> **TEXTO PROPORCIONADO**:
Isabel Pérez es una muy joven geógrafa colombiana, de Medellín, cristiana militante y amiga. De madre brasileña (gaúcha), para ella el portugués no tiene secretos. Su pasión por la creación y su cuidado va de par con su solidaridad con los necesitados. Por eso está desde febrero en la ciudad de Boa Vista, capital del estado de Roraima, Brasil, limítrofe con Venezuela y Guyana. La región y la ciudad están siendo objeto de mucha atención por el flujo enorme de venezolanos que abandonan su país acuciados por las carencias que sufren. Además, tienen que hacer frente a la diferencia del idioma. La ciudad brasileña ha visto doblada su población en poco tiempo. Se calcula que unos 40 mil venezolanos se han instalado en ella buscando una nueva vida. Isabel está allí trabajando en la acogida de los migrantes como parte del Servicio Jesuita a Migrantes y Refugiados, teniendo la ventaja de dominar ambas lenguas. Con su aprobación publicamos una breve nota que escribió para el “Correio do Povo”, de Porto Alegre, el 18 de marzo pasado. La traducción del portugués es nuestra, lo mismo que los subtítulos.
La Redacción
Este lugar que nunca había imaginado conocer
Llegué a Boa Vista un lunes, el 19 de febrero, tempranito. Vine en ómnibus desde Manaos, diez horas de viaje, casi 800 quilómetros, la misma distancia que entre Porto Alegre y Montevideo. Un camino plano y recto, una de las únicas carreteras federales que salen de la misma Manaos, ciudad que por su naturaleza amazónica se conecta más por los ríos que por tierra. Pasando del estado de Amazonas a Roraima cambia el panorama, no se ve selva y sí una especie de sabana, que aquí llaman “lavrado”, plana y eterna, con el horizonte cortado por formaciones rocosas.
En ese sentido dicen que Roraima se parece a Venezuela, su vecina. Roraima es el estado de Brasil más al norte y Boa Vista es la única capital que queda por encima de la línea del Ecuador. Tiene casi la misma cantidad de frontera internacional que Rio Grande do Sul, con Venezuela y Guyana. Llegando a la terminal de buses me explicaron que desde la rotonda frente a ella salen tres importantes avenidas que más adelante se convierten en carreteras: avenida Guyana, que llega a la frontera de ese país 100 quilómetros más adelante; la Venezuela, que 200 quilómetros después llega a Pacaraima, la otra frontera; y la Brasil, por la que llegué, que se vuelve la única ruta pavimentada, recta y plana, que se adentra en la selva y conecta con Manaos.
Desciendo del ómnibus con alivio. La temperatura parece ser más benigna que la de Manaos, donde el calor húmedo sofoca desde temprano. Aquí sopla el viento y es más seco. Después me explicaron también que se trata de la Cruviana, entidad indígena que produce ese frescor de la mañana y que si ponemos atención puede hacernos mal. Nace del beso del día con la noche. Aquí tanto los nombres como la forma de entender el mundo están marcados por la cosmovisión indígena. Roraima es uno de los estados con mayor extensión proporcional de tierras indígenas demarcadas, y las principales etnias son la yanomami, wapixana y macuxis. Son dos grandes áreas delimitadas: Raposa Serra do Sol es la de los yanomamis, que llega a ser casi un tercio de la superficie del estado, en su mayor parte zona de frontera.

> **DATOS PROPORCIONADOS**:
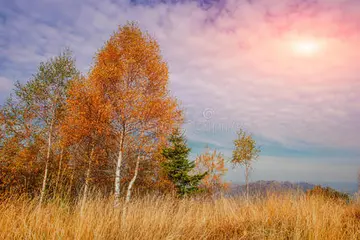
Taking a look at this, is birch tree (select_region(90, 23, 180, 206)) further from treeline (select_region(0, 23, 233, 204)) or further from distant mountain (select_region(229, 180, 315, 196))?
distant mountain (select_region(229, 180, 315, 196))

> **TU OBJETIVO**: ¿Puedes volver a escribir el texto sobre Boa Vista desde "En ese sentido" hasta "conecta con Manaos.", cambiando "rotonda" por "glorieta"? Las líneas no guardan relación con el texto sobre Boa Vista.

> **SOLUCIÓN DEL EJERCICIO**:
En ese sentido dicen que Roraima se parece a Venezuela, su vecina. Roraima es el estado de Brasil más al norte y Boa Vista es la única capital que queda por encima de la línea del Ecuador. Tiene casi la misma cantidad de frontera internacional que Rio Grande do Sul, con Venezuela y Guyana. Llegando a la terminal de buses me explicaron que desde la glorieta frente a ella salen tres importantes avenidas que más adelante se convierten en carreteras: avenida Guyana, que llega a la frontera de ese país 100 quilómetros más adelante; la Venezuela, que 200 quilómetros después llega a Pacaraima, la otra frontera; y la Brasil, por la que llegué, que se vuelve la única ruta pavimentada, recta y plana, que se adentra en la selva y conecta con Manaos.